The consumption of Multiple Disease Detection technology helps health care providers treat folks to efficiently and swiftly in addition to improve a diagnostic test. This is vital when addressing prolonged medical conditions and cutting across healthcare prices [9, 10]. More sophisticated devices for diagnosing and treating multiple diseases receive on behalf of new advancements in technology, for the aging population where multifactorial diseases like chronic obstructive pulmonary disease and cancer are growing into more common [10, 11]. The increasing comprehension of the link amongst multifactorial imperfections and cancer highlights the need for more study to make connection

common lethal cycles, whose can bring about in his peers of fresh drugs that target multiple pathways [12, 13]. Many research initiatives have greatly enhanced the specialty of machine learning's advancement of healthcare, especially while it comes to Multiple Disease Detection. As a story of the promise of such techniques in frustrating biological data analysis [14], the work of G.

W. Bassel et al. [15] articulated the value of rule-based machine learning in creating functional networks, particularly in biological environments like Arabidopsis. Similarly, S. M. Weiss and N. Indurkhya [16] highlighted a range of these techniques in medical diagnostics prior to went over the details of the efficacy of rule-based machine learning for functional prediction.

Additionally, a comprehensive overview to learning classifier systems was given by R. J. Urbanowicz and J.

H. Moore [18], who contained a method that blends rule- based learning with evolutionary algorithms. An opportunity to cultivate ever more sophisticated diagnostic tools that can change and push in reaction in new material is illustrated by this integration.

L. N. Castro, L. N. D. Castro, and J. Timmis [19] pointed out an uprising computational intelligence approach during their concept of Artificial Immune Systems. This methodology offering a dynamic and a powerful framework for disease detection and categorization, engaging in inspiration from the biological immune system. Fuzzy logic concepts are used in a model presented by H. F. El-Sofany and I. A.

T. F. Taj-Eddin

[20] to improve the accuracy and flexibility of cloud- based medical diagnostics. That approach is especially pertinent to govern the murky waters and shifting that come with allowing medical conditions.
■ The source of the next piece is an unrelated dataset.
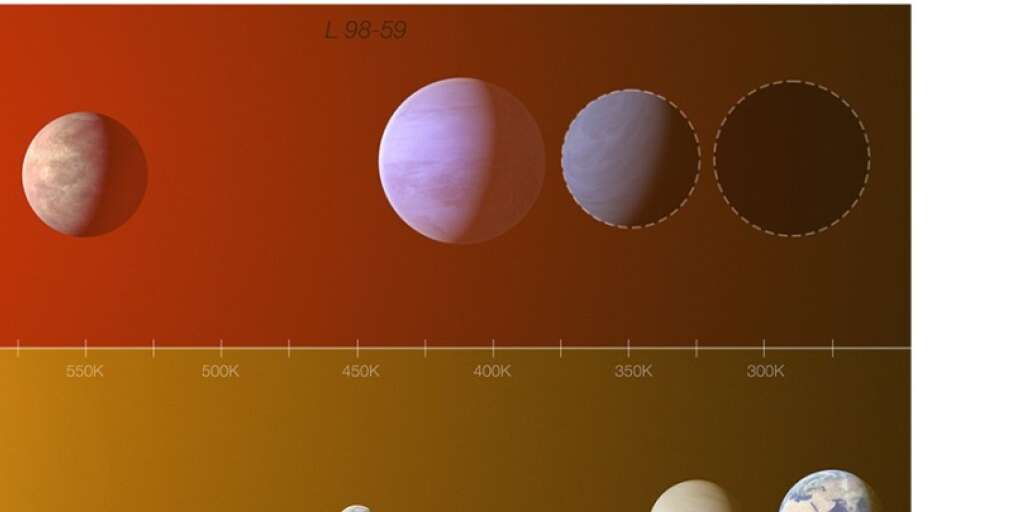 It is believed that an Earth-like exoplanet is 35 light-years away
C. Shivade et al.'s work [21] talked about many of them of methods for with electronic health records to identify patient observable cohorts. This review signals how integral it is to accurately determine patient data in order

to effectively detect and treat problems. R. Zhang et al. [22] originated automatic method of uncovering New York Heart Association classification in the field of clinical notes interpretation, proving the machine-

learning capacity to understand and then create placement of unstructured clinical data.

L. S. Kumar and A. Padmapriya [23], through their research on rule-based information extraction from electronic health records, emphasized the importance of structured data processing in healthcare. Lastly, P. B. Jensen, L. J. Jensen, and S. Brunak [24] discussed the mining of electronic health records for research applications and clinical care, underscoring the vast potential of these data sources in revolutionizing healthcare through better research and improved clinical outcomes.

In aggregate, such investigations [15-24] argue how moves forward in multiple disease detection are promoted by a variety of multifaceted diverse approaches to machine learning and data analysis. There is a great deal of potential to increase accurateness, efficiency while and thoroughness of disorders diagnostics through utilizing these state-of- the which could grow care of patients and results.

Research and Background:

The article like [25] "Multiple Disease Detection (Diabetes, Chronic Kidney, Liver Disease, Breast Cancer)" suggests specializing research efforts for building techniques for the in accordance identification of multiple serious disorders related to health. Interdisciplinary methods fusing medical expertise with revolutionary products like bioinformatics, artificial intelligence, or innovative diagnostic tools have likely been utilized in this research. The objective is to develop effective, exact strategies for these diseases' identification at an early stage which is a must for that therapy is effective [26]. An accurate diagnosis of frustrating diagnoses with severe medical effects, such as diabetes, chronic kidney disease, liver disease, and breast cancer, is a goal in medical research and healthcare [27].

2. Related works:

J Aravinth, R Karthika, S Sivaranjani, and S Ananya In the contemporary globe, diabetes [28] has emerged as one of the most frequent and potentially fatal illnesses, not just in India but generally as well. These days, diabetes affects people of anybody, and their causes include aging, genetics, stress, and lifestyle choices. Whatever may be the true root of diabetes, if ignored, the

consequences could be major. Several methodologies are currently in the works to predict diabetes and diseases caused by diabetes. The machine learning methods Support Vector Machine (SVM) and Random Forest (RF) was employed in the suggested work to help identify the potential risk of developing Diabetes Related Diseases.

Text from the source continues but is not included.